Join Compatibility

As previously discussed in chapter 2, the FROM clause is used to specify the name of the source cube. Some providers may support joining cubes that share common dimensions. These providers can specify a comma-delimited list of cubes to be joined in the FROM clause.

Note   It is not necessary to specify the relationship between cubes in order to perform a join because joining is always by common dimensions (dimensions with the same name).

The semantics of joining by common dimensions, called a natural join, are as follows:

  1. Two cubes are said to have common dimensions if and only if the dimensions have the same DIMENSION_UNIQUE_NAME. For more information, see “Multiple Hypercubes vs.
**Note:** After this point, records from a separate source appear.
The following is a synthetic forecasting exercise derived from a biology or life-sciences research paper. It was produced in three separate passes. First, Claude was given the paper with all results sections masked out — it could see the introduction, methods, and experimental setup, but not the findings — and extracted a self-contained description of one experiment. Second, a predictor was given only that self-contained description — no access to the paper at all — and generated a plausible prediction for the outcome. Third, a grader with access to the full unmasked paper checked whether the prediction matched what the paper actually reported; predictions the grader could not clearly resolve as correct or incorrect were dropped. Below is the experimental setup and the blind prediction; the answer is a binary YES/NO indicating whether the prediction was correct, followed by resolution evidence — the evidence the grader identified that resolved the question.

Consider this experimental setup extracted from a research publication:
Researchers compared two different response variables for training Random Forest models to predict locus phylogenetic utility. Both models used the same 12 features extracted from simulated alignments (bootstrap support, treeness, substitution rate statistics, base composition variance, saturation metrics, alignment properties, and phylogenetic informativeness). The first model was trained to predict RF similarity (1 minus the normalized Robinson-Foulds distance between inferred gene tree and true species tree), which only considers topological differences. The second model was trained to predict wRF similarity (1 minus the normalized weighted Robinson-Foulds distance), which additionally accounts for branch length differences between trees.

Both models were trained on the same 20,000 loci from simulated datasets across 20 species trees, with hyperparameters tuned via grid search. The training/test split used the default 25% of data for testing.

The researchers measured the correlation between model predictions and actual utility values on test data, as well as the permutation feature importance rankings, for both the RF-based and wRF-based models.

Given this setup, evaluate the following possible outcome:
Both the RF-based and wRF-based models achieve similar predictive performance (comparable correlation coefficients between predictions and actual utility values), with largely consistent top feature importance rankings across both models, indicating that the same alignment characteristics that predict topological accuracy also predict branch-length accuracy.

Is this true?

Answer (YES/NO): NO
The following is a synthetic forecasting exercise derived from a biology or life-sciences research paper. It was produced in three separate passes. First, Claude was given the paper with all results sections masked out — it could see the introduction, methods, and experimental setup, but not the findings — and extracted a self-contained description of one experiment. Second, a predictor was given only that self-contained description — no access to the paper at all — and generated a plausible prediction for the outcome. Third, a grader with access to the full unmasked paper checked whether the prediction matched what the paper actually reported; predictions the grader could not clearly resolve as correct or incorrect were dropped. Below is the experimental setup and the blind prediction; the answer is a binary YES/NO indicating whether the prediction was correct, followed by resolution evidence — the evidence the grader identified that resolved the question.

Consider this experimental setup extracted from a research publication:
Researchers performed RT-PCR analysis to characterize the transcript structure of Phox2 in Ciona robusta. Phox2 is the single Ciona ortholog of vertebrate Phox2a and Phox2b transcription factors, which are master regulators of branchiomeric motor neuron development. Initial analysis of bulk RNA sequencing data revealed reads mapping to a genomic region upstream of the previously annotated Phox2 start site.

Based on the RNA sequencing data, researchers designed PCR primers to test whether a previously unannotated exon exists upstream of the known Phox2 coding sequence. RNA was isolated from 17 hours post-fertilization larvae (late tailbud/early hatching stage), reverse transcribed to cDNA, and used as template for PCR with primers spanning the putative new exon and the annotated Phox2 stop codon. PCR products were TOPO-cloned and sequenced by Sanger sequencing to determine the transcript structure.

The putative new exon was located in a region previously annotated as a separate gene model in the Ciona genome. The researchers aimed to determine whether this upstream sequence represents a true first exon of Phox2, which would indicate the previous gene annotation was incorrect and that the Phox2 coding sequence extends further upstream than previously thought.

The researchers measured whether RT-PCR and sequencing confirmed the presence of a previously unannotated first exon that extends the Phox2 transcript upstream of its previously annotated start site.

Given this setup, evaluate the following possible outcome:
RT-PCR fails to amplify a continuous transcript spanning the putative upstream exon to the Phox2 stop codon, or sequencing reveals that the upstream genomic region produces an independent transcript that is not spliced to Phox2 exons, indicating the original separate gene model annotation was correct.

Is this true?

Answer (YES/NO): NO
True Multicubes” in Chapter 2.

  2. Let the notation X(A, B, C) indicate a cube X which is composed of dimensions A, B, and C.

  3. Let X(A, B, C) and Y(C, D, E) be two cubes with the common dimension C.

  4. If X.C and Y.C do not have an identical set of members, then X and Y cannot be joined.

  5. Assuming X.C and Y.C have an identical set of members: The natural join of X and Y results in a cube XY(A, B, C, D, E) such that the dataset
    SELECT XY.A ON COLUMNS, XY.B ON ROWS, XY.C ON PAGES 
    WHERE (D.ALL, E.ALL)
    

    is the same as the cube X(A, B, C).

    The dataset

    SELECT XY.C ON COLUMNS, XY.D ON ROWS, XY.E ON PAGES 
    WHERE (A.ALL, B.ALL)
    

    is the same as the cube Y(C, D, E).

  6. The natural join operation associates and commutes (except for the dimension order).

Even though the above rules defined semantics for cubes with three dimensions each and one dimension common, the generalization to other cases is straightforward.